Segment Start: SOURCE INFORMATION

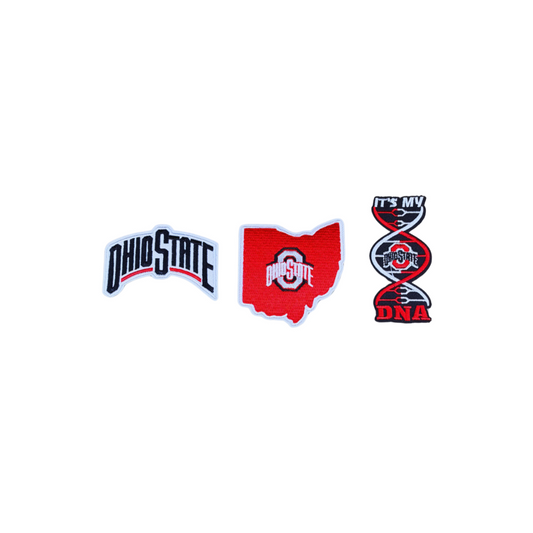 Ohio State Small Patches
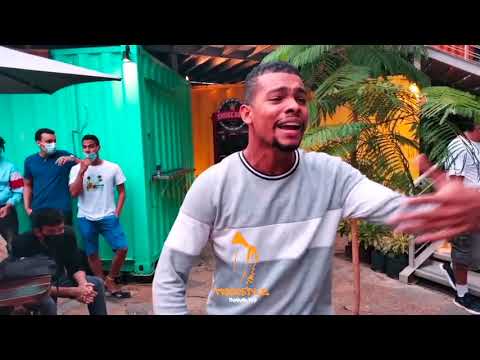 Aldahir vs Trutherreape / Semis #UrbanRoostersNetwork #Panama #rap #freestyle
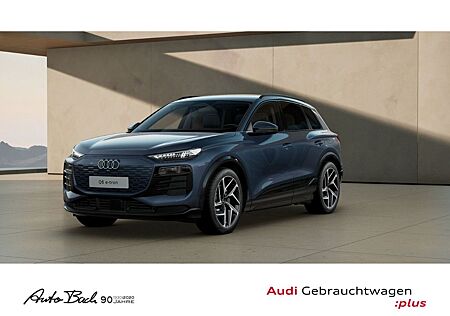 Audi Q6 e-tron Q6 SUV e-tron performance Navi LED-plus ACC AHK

Segment End: SOURCE INFORMATION
Segment Start: SOURCE INFORMATION

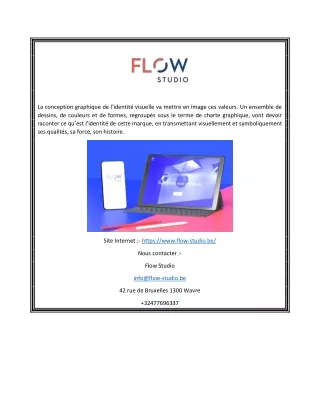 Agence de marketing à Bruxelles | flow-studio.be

Segment End: SOURCE INFORMATION

Reproduce the data above exactly, but only the lines from the one showing "Ohio State Small Patches" through the one showing "Audi Q6 e-tron", with both ends kept and the pictures left out.

● SOLUTION TO THIS TASK:
 Ohio State Small Patches
 Aldahir vs Trutherreape / Semis #UrbanRoostersNetwork #Panama #rap #freestyle
 Audi Q6 e-tron Q6 SUV e-tron performance Navi LED-plus ACC AHK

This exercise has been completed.